LVI has been shown to be significantly associated with tumor site, diameter, and thickness, PNI, the invasive front, the pattern of invasion, lymph node metastasis, resection margin status, local recurrence, and survival [22,35-37]. Consistent with these findings, our study showed a significant association between LVI and OS in the univariate analysis. However, in the multivariate analysis, LVI was not found to be an independent predictor of OS. A review of the literature identified only one study that reported LVI to be significant in the multivariate analysis. Rahima et al. [38] discussed the possibility of using this parameter as a criterion to define aggressiveness and to select patients for more specific and aggressive treatment in the future.
In the analysis by El-Husseiny et al. [39] on OTSCC (T1-4 N0-3) the reported 5-year OS was 65%. Rusthoven et al. [7] described a 5-year OS of 60.9% in patients treated for T1-2 N0 OTSCC. Although the prognosis of OTSCC was poorer than that of cancers in other oral cavity sites, in this study, the 5-year OS and LRC were shown as 66.6% and 58.3%, respectively. This study showed the survival outcome of OTSCC to be affected by increasing T stage, more than two clinically positive nodes, ECE of lymph node metastasis and LVI on univariate analysis. These findings have also been reported by others [24,40-42]. However, multivariate analysis revealed increasing pT stage and presence of ECE to be significantly associated with overall survival.

[Items from a data source]
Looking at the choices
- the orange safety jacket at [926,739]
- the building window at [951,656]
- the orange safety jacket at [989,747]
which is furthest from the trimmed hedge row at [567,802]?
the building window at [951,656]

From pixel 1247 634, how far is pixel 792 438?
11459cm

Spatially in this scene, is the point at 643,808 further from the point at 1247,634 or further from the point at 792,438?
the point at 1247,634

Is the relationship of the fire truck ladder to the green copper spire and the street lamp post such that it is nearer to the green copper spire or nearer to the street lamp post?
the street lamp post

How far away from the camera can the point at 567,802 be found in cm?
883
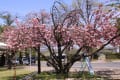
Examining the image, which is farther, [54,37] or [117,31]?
[54,37]

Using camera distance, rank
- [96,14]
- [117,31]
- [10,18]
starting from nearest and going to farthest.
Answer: [117,31]
[96,14]
[10,18]

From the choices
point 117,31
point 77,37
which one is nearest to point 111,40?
point 117,31

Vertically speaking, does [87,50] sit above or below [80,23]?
below

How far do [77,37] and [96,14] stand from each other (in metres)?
2.62

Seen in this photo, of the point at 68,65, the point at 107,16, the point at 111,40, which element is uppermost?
the point at 107,16

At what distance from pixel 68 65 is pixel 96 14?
15.8ft

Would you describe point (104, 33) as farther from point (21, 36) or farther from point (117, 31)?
point (21, 36)

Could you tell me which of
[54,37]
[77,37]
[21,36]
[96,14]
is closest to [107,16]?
[96,14]

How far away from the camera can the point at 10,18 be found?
191 feet

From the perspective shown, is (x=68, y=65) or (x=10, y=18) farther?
(x=10, y=18)

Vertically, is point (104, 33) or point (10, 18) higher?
point (10, 18)

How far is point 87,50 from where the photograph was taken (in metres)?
28.5

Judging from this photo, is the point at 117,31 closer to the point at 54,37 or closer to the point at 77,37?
the point at 77,37

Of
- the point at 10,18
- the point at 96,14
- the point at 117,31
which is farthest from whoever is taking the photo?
the point at 10,18
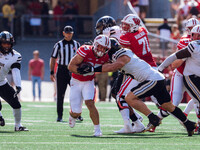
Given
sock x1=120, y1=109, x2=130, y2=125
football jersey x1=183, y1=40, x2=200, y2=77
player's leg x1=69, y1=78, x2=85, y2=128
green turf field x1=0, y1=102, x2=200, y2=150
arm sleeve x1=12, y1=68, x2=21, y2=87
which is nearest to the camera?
green turf field x1=0, y1=102, x2=200, y2=150

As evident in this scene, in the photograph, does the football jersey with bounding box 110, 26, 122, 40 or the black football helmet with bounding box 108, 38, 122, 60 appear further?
the football jersey with bounding box 110, 26, 122, 40

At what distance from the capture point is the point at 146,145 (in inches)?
283

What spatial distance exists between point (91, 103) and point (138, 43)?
4.02ft

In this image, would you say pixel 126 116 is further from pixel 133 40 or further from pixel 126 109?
pixel 133 40

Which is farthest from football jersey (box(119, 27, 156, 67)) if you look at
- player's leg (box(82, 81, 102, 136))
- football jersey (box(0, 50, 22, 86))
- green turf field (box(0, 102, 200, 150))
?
football jersey (box(0, 50, 22, 86))

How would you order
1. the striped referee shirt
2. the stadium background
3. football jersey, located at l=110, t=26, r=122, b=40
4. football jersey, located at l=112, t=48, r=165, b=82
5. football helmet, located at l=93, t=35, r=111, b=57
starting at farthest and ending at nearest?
the stadium background < the striped referee shirt < football jersey, located at l=110, t=26, r=122, b=40 < football jersey, located at l=112, t=48, r=165, b=82 < football helmet, located at l=93, t=35, r=111, b=57

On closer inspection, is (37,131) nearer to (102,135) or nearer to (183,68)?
(102,135)

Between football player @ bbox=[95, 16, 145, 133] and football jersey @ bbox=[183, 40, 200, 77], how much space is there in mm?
981

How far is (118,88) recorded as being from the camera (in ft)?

◆ **HOW TO COMPLETE THIS TASK**:
Print the whole passage on lymphovascular invasion and survival in oral tongue cancer exactly as it appears above.

◆ **ANSWER SPACE**:
LVI has been shown to be significantly associated with tumor site, diameter, and thickness, PNI, the invasive front, the pattern of invasion, lymph node metastasis, resection margin status, local recurrence, and survival [22,35-37]. Consistent with these findings, our study showed a significant association between LVI and OS in the univariate analysis. However, in the multivariate analysis, LVI was not found to be an independent predictor of OS. A review of the literature identified only one study that reported LVI to be significant in the multivariate analysis. Rahima et al. [38] discussed the possibility of using this parameter as a criterion to define aggressiveness and to select patients for more specific and aggressive treatment in the future.
In the analysis by El-Husseiny et al. [39] on OTSCC (T1-4 N0-3) the reported 5-year OS was 65%. Rusthoven et al. [7] described a 5-year OS of 60.9% in patients treated for T1-2 N0 OTSCC. Although the prognosis of OTSCC was poorer than that of cancers in other oral cavity sites, in this study, the 5-year OS and LRC were shown as 66.6% and 58.3%, respectively. This study showed the survival outcome of OTSCC to be affected by increasing T stage, more than two clinically positive nodes, ECE of lymph node metastasis and LVI on univariate analysis. These findings have also been reported by others [24,40-42]. However, multivariate analysis revealed increasing pT stage and presence of ECE to be significantly associated with overall survival.